Un secondo e più rilevante nodo attiene alle condizioni di realizzabilità dei compiti indicati. Contro una politica generale di disarmo, contro uno statuto mondiale del lavoro, contro una riforma democratica dell’Onu, dell’Fmi e dell’Europa di Maastricht militano forze potenti, il blocco di interessi e poteri che ha dominato in questi decenni. Quali sono i contropoteri in grado di opporvisi? Gianni evoca il movimento altermondialista e contro la guerra, ma in questi anni la sua potenza si è dimostrata insufficiente a sovvertire l’attuale sistema di dominio.
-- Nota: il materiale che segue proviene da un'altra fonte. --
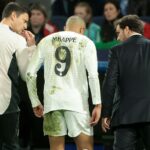 dupa eliminarea din champions league real madrid a mai primit o lovitura inaintea finalei din cupa spaniei cu fc barcelona 68011567b796b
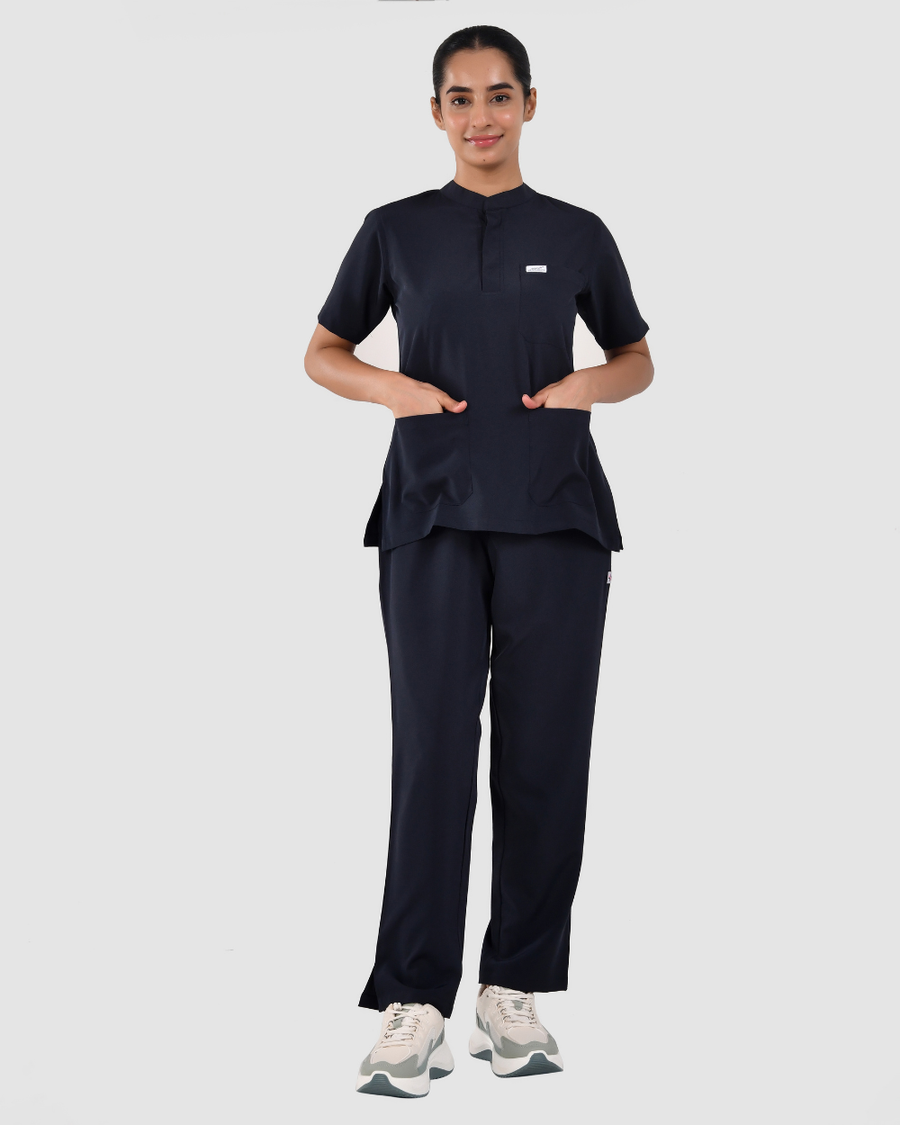 Navy Blue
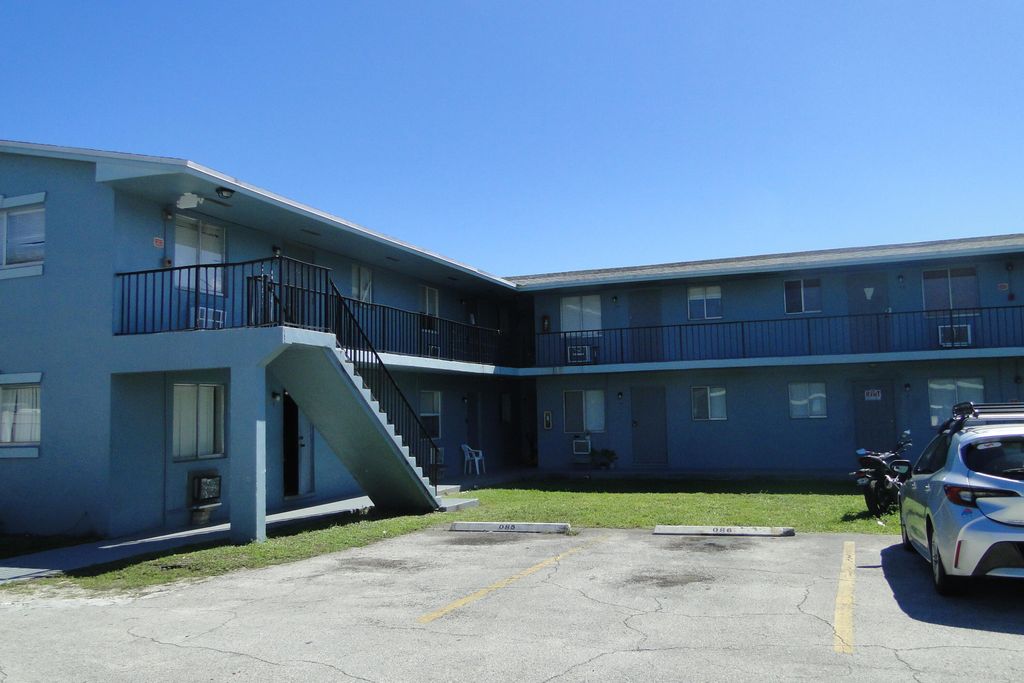 Photo of 1829 N A Street #14, Lake Worth Beach, FL 33460 (MLS # R11134659)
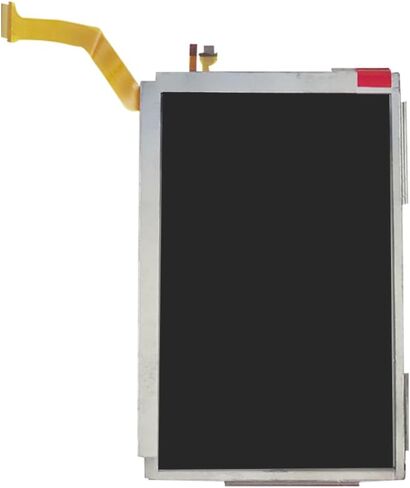 Suifaqi تم ترقيته Repraded Top Lcd Screen For 2015 Nin-Tendo New 3DS XL in Saudi Arabia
Allora tutto il discorso rischia di inciampare in una impasse. Da un lato si ritiene che la crisi non avvii il tramonto del capitalismo (la «transizione» limitandosi a consegnare l’egemonia a un’altra potenza capitalistica), dall’altro non si rinuncia ad obiettivi rivoluzionari, che vengono affidati a soggetti privi della forza d’urto necessaria a realizzarli. Come se ne esce?
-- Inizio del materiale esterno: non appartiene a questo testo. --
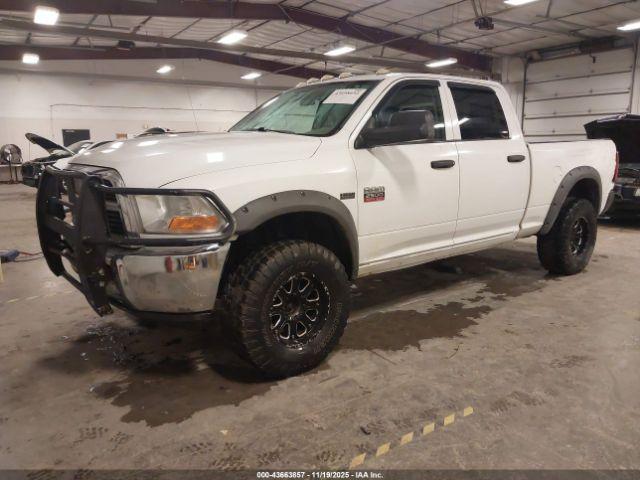 Ram 2500 St Image 6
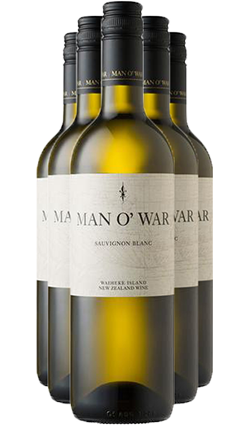 Man O War Sauvignon Blanc 2023 SIX PACK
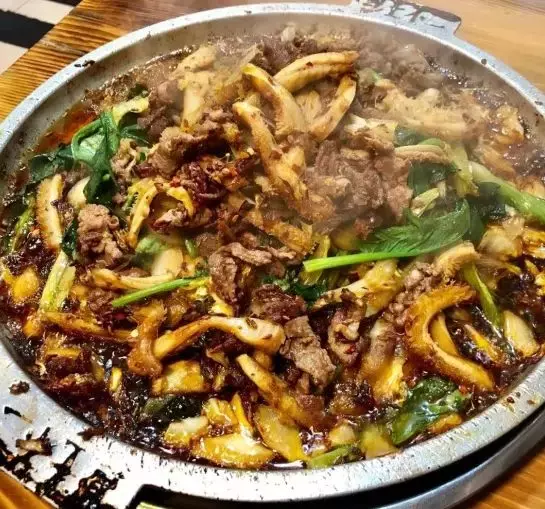 多少长春人的美食记忆，都在这27家十年老店里！有你的记忆吗？
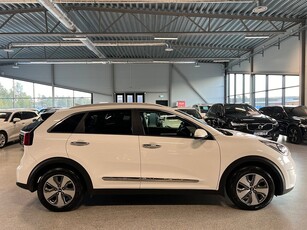 Kia Niro P-HEV DCT Advance Plus Plug-In Hybrid EX GPS Kamera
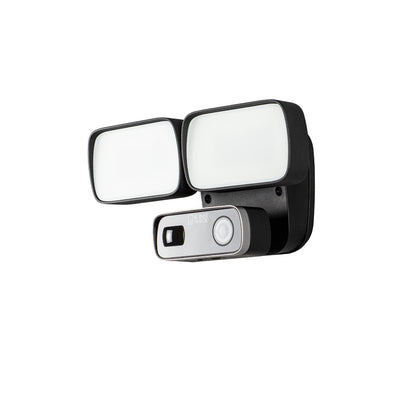 Konstsmide Konstsmide Smartlight 24W Schw, Kamera, Lautspr. Mikr, Wifi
In realtà, Gianni ha ragione nel ritenere quegli obiettivi storicamente maturi, e fa bene a metterli in rilievo. Il punto è che sottovaluta l’alterità tra capitalismo e potenze emergenti (non soltanto la Cina, l’India e la Russia, ma anche gli Stati democratici dell’America latina, ai quali il libro non presta sufficiente attenzione). C’è, nel suo discorso, un tratto economicistico che lo sospinge (a dispetto delle critiche a Negri) verso un apparato ideologico «imperiale» e «ipermovimentista», impedendogli di cogliere il peso delle differenze politiche e culturali. Il mondo non sta sotto il tallone del «capitale globale» e il conflitto tra l’Occidente capitalistico e i Paesi emergenti è un conflitto organico (politico e geopolitico, oltre che economico) che, insieme all’egemonia mondiale, mette in discussione la struttura e il funzionamento dei sistemi di potere, quindi la natura dei processi di riproduzione e i modelli sociali e culturali dominanti. È questa organicità del conflitto globale a porre all’ordine del giorno il tema di una transizione sistemica, che altrimenti sarebbe utopico o addirittura impensabile.